======== Texte du document

Sans doute, c'est un moyen d'y appeler un développement de l'industrie agricole que nous devons désirer. Toutefois, il y a des terrains moins stériles qui ne sont pas habités par des riches, dont la population laborieuse et serrée paye des impôts considérables, des rôles communaux fort lourds et manque de débouchés pour ses produits. Je pense qu'un bon administrateur, qui aurait des propriétés incultes et des propriétés de ce genre agirait sagement en cherchant de préférence à donner des moyens de communication aux terres qui produisent et sont susceptibles d'une fertilité plus grande, mais dont les produits sont dépréciés par la difficulté et les frais du transport.

Il me semble donc qu'il ne faut pas exagérer cette idée qu'on doit donner des voies de communication surtout aux contrées incultes, et qu’il faut aussi se préoccuper d’amener dans la consommation les produits de sols plus riches, dont l’utilité est diminuée, dont la valeur est en partie dérobée à la richesse publique par l’imperfection des voies de communication, parce qu’en un mot, au lieu de chemins vicinaux, ces contrées n’ont souvent que des fondrières.

Je me bornerai du reste, quant à présent, à engager M. le ministre à mettre la question à l’étude, et, sans enlever à aucune province une part dans le crédit, à faire entrer dans la répartition d’autres éléments que ce moyen mécanique qui consiste à couper, pour ainsi dire, le subside en neuf parties égales.

================
======== Données

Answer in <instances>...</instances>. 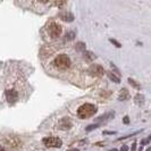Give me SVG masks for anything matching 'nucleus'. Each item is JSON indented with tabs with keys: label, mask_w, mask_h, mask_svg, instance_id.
Here are the masks:
<instances>
[{
	"label": "nucleus",
	"mask_w": 151,
	"mask_h": 151,
	"mask_svg": "<svg viewBox=\"0 0 151 151\" xmlns=\"http://www.w3.org/2000/svg\"><path fill=\"white\" fill-rule=\"evenodd\" d=\"M97 107L92 104H84L82 106L78 108L77 110V116L81 118V119H85V118H89L91 116H93L94 114L97 113Z\"/></svg>",
	"instance_id": "obj_1"
},
{
	"label": "nucleus",
	"mask_w": 151,
	"mask_h": 151,
	"mask_svg": "<svg viewBox=\"0 0 151 151\" xmlns=\"http://www.w3.org/2000/svg\"><path fill=\"white\" fill-rule=\"evenodd\" d=\"M53 65L58 69H67L70 66V59H69V57H68L67 55L61 53V55H58L55 58Z\"/></svg>",
	"instance_id": "obj_2"
},
{
	"label": "nucleus",
	"mask_w": 151,
	"mask_h": 151,
	"mask_svg": "<svg viewBox=\"0 0 151 151\" xmlns=\"http://www.w3.org/2000/svg\"><path fill=\"white\" fill-rule=\"evenodd\" d=\"M42 142L45 147L48 148H60L63 145V141L59 137H55V136H48L42 140Z\"/></svg>",
	"instance_id": "obj_3"
},
{
	"label": "nucleus",
	"mask_w": 151,
	"mask_h": 151,
	"mask_svg": "<svg viewBox=\"0 0 151 151\" xmlns=\"http://www.w3.org/2000/svg\"><path fill=\"white\" fill-rule=\"evenodd\" d=\"M61 31H63V29H61L60 24L55 23V22L51 23V24L49 25V27H48V33H49V35H50L51 38H53V39L60 37Z\"/></svg>",
	"instance_id": "obj_4"
},
{
	"label": "nucleus",
	"mask_w": 151,
	"mask_h": 151,
	"mask_svg": "<svg viewBox=\"0 0 151 151\" xmlns=\"http://www.w3.org/2000/svg\"><path fill=\"white\" fill-rule=\"evenodd\" d=\"M89 73H90V75H92V76H101V75H104L105 70H104V68L101 67L100 65L94 64V65H92V66L89 68Z\"/></svg>",
	"instance_id": "obj_5"
},
{
	"label": "nucleus",
	"mask_w": 151,
	"mask_h": 151,
	"mask_svg": "<svg viewBox=\"0 0 151 151\" xmlns=\"http://www.w3.org/2000/svg\"><path fill=\"white\" fill-rule=\"evenodd\" d=\"M6 98H7L9 104H15L18 99V93H17V91L12 90V89L7 90L6 91Z\"/></svg>",
	"instance_id": "obj_6"
},
{
	"label": "nucleus",
	"mask_w": 151,
	"mask_h": 151,
	"mask_svg": "<svg viewBox=\"0 0 151 151\" xmlns=\"http://www.w3.org/2000/svg\"><path fill=\"white\" fill-rule=\"evenodd\" d=\"M72 127V122L68 119L67 117H64L60 122H59V129H68Z\"/></svg>",
	"instance_id": "obj_7"
},
{
	"label": "nucleus",
	"mask_w": 151,
	"mask_h": 151,
	"mask_svg": "<svg viewBox=\"0 0 151 151\" xmlns=\"http://www.w3.org/2000/svg\"><path fill=\"white\" fill-rule=\"evenodd\" d=\"M60 16V18L63 21H65V22H73L74 21V16L72 15L70 13H68V12H63L59 14Z\"/></svg>",
	"instance_id": "obj_8"
},
{
	"label": "nucleus",
	"mask_w": 151,
	"mask_h": 151,
	"mask_svg": "<svg viewBox=\"0 0 151 151\" xmlns=\"http://www.w3.org/2000/svg\"><path fill=\"white\" fill-rule=\"evenodd\" d=\"M114 116H115V113L114 111H110V113L106 114V115H102V116H100L99 118H97L96 121L97 122H105V121H108V119H110V118H113Z\"/></svg>",
	"instance_id": "obj_9"
},
{
	"label": "nucleus",
	"mask_w": 151,
	"mask_h": 151,
	"mask_svg": "<svg viewBox=\"0 0 151 151\" xmlns=\"http://www.w3.org/2000/svg\"><path fill=\"white\" fill-rule=\"evenodd\" d=\"M129 98V93L127 89H122L121 90V93H119V96H118V99L121 100V101H124V100H127Z\"/></svg>",
	"instance_id": "obj_10"
},
{
	"label": "nucleus",
	"mask_w": 151,
	"mask_h": 151,
	"mask_svg": "<svg viewBox=\"0 0 151 151\" xmlns=\"http://www.w3.org/2000/svg\"><path fill=\"white\" fill-rule=\"evenodd\" d=\"M107 75H108V77L113 81V82H115V83H121V78L118 77L117 75H115L113 72H107Z\"/></svg>",
	"instance_id": "obj_11"
},
{
	"label": "nucleus",
	"mask_w": 151,
	"mask_h": 151,
	"mask_svg": "<svg viewBox=\"0 0 151 151\" xmlns=\"http://www.w3.org/2000/svg\"><path fill=\"white\" fill-rule=\"evenodd\" d=\"M98 129V124H93V125H89L88 127H86V132H90V131H93V129Z\"/></svg>",
	"instance_id": "obj_12"
},
{
	"label": "nucleus",
	"mask_w": 151,
	"mask_h": 151,
	"mask_svg": "<svg viewBox=\"0 0 151 151\" xmlns=\"http://www.w3.org/2000/svg\"><path fill=\"white\" fill-rule=\"evenodd\" d=\"M129 82L131 84H132V85H134V86H135L136 89H140V84H137L135 82V81H134V80H132V78H129Z\"/></svg>",
	"instance_id": "obj_13"
},
{
	"label": "nucleus",
	"mask_w": 151,
	"mask_h": 151,
	"mask_svg": "<svg viewBox=\"0 0 151 151\" xmlns=\"http://www.w3.org/2000/svg\"><path fill=\"white\" fill-rule=\"evenodd\" d=\"M109 41H110V42H111V43H113V45H116V47H117V48H121V47H122V45H121V43H119V42H118V41H116V40H114V39H110V40H109Z\"/></svg>",
	"instance_id": "obj_14"
},
{
	"label": "nucleus",
	"mask_w": 151,
	"mask_h": 151,
	"mask_svg": "<svg viewBox=\"0 0 151 151\" xmlns=\"http://www.w3.org/2000/svg\"><path fill=\"white\" fill-rule=\"evenodd\" d=\"M77 49H80V50H85V45H84V43H82V42L77 43Z\"/></svg>",
	"instance_id": "obj_15"
},
{
	"label": "nucleus",
	"mask_w": 151,
	"mask_h": 151,
	"mask_svg": "<svg viewBox=\"0 0 151 151\" xmlns=\"http://www.w3.org/2000/svg\"><path fill=\"white\" fill-rule=\"evenodd\" d=\"M139 133H140V131H137V133H136V134H139ZM136 134H134V135H136ZM129 136H133V135H132V134H129V135H126V136H123V137H119V139H118V141H121V140H123V139H127V137H129Z\"/></svg>",
	"instance_id": "obj_16"
},
{
	"label": "nucleus",
	"mask_w": 151,
	"mask_h": 151,
	"mask_svg": "<svg viewBox=\"0 0 151 151\" xmlns=\"http://www.w3.org/2000/svg\"><path fill=\"white\" fill-rule=\"evenodd\" d=\"M123 122H124V124H129V116H125V117L123 118Z\"/></svg>",
	"instance_id": "obj_17"
},
{
	"label": "nucleus",
	"mask_w": 151,
	"mask_h": 151,
	"mask_svg": "<svg viewBox=\"0 0 151 151\" xmlns=\"http://www.w3.org/2000/svg\"><path fill=\"white\" fill-rule=\"evenodd\" d=\"M121 151H129V147L127 145H123L121 148Z\"/></svg>",
	"instance_id": "obj_18"
},
{
	"label": "nucleus",
	"mask_w": 151,
	"mask_h": 151,
	"mask_svg": "<svg viewBox=\"0 0 151 151\" xmlns=\"http://www.w3.org/2000/svg\"><path fill=\"white\" fill-rule=\"evenodd\" d=\"M131 151H136V142H134V143H133V145H132V149H131Z\"/></svg>",
	"instance_id": "obj_19"
},
{
	"label": "nucleus",
	"mask_w": 151,
	"mask_h": 151,
	"mask_svg": "<svg viewBox=\"0 0 151 151\" xmlns=\"http://www.w3.org/2000/svg\"><path fill=\"white\" fill-rule=\"evenodd\" d=\"M104 134H115V132H108V131H105Z\"/></svg>",
	"instance_id": "obj_20"
},
{
	"label": "nucleus",
	"mask_w": 151,
	"mask_h": 151,
	"mask_svg": "<svg viewBox=\"0 0 151 151\" xmlns=\"http://www.w3.org/2000/svg\"><path fill=\"white\" fill-rule=\"evenodd\" d=\"M67 151H80L78 149H69V150H67Z\"/></svg>",
	"instance_id": "obj_21"
},
{
	"label": "nucleus",
	"mask_w": 151,
	"mask_h": 151,
	"mask_svg": "<svg viewBox=\"0 0 151 151\" xmlns=\"http://www.w3.org/2000/svg\"><path fill=\"white\" fill-rule=\"evenodd\" d=\"M0 151H6V150H5V149H4L2 147H0Z\"/></svg>",
	"instance_id": "obj_22"
},
{
	"label": "nucleus",
	"mask_w": 151,
	"mask_h": 151,
	"mask_svg": "<svg viewBox=\"0 0 151 151\" xmlns=\"http://www.w3.org/2000/svg\"><path fill=\"white\" fill-rule=\"evenodd\" d=\"M109 151H118V150H117V149H110Z\"/></svg>",
	"instance_id": "obj_23"
},
{
	"label": "nucleus",
	"mask_w": 151,
	"mask_h": 151,
	"mask_svg": "<svg viewBox=\"0 0 151 151\" xmlns=\"http://www.w3.org/2000/svg\"><path fill=\"white\" fill-rule=\"evenodd\" d=\"M147 151H151V148H149V149H148Z\"/></svg>",
	"instance_id": "obj_24"
}]
</instances>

================

* [Consignes à traiter]
a) D'après le texte sur les voies de communication, pourquoi un bon administrateur agirait-il sagement en desservant de préférence les terres qui produisent ? Répondez en une à trois phrases.
b) Dans le texte sur les voies de communication, modifiez le passage allant de « Il me semble » jusqu'à « neuf parties égales. » inclus en remplaçant « fondrières » par « bourbiers ».
Le listing n'intervient en rien dans ce travail.

* [Réponses aux consignes]
a) Ces terres produisent déjà et peuvent devenir plus fertiles. Pourtant, leurs produits sont dépréciés par la difficulté et les frais du transport.

b)
Il me semble donc qu'il ne faut pas exagérer cette idée qu'on doit donner des voies de communication surtout aux contrées incultes, et qu’il faut aussi se préoccuper d’amener dans la consommation les produits de sols plus riches, dont l’utilité est diminuée, dont la valeur est en partie dérobée à la richesse publique par l’imperfection des voies de communication, parce qu’en un mot, au lieu de chemins vicinaux, ces contrées n’ont souvent que des bourbiers.

Je me bornerai du reste, quant à présent, à engager M. le ministre à mettre la question à l’étude, et, sans enlever à aucune province une part dans le crédit, à faire entrer dans la répartition d’autres éléments que ce moyen mécanique qui consiste à couper, pour ainsi dire, le subside en neuf parties égales.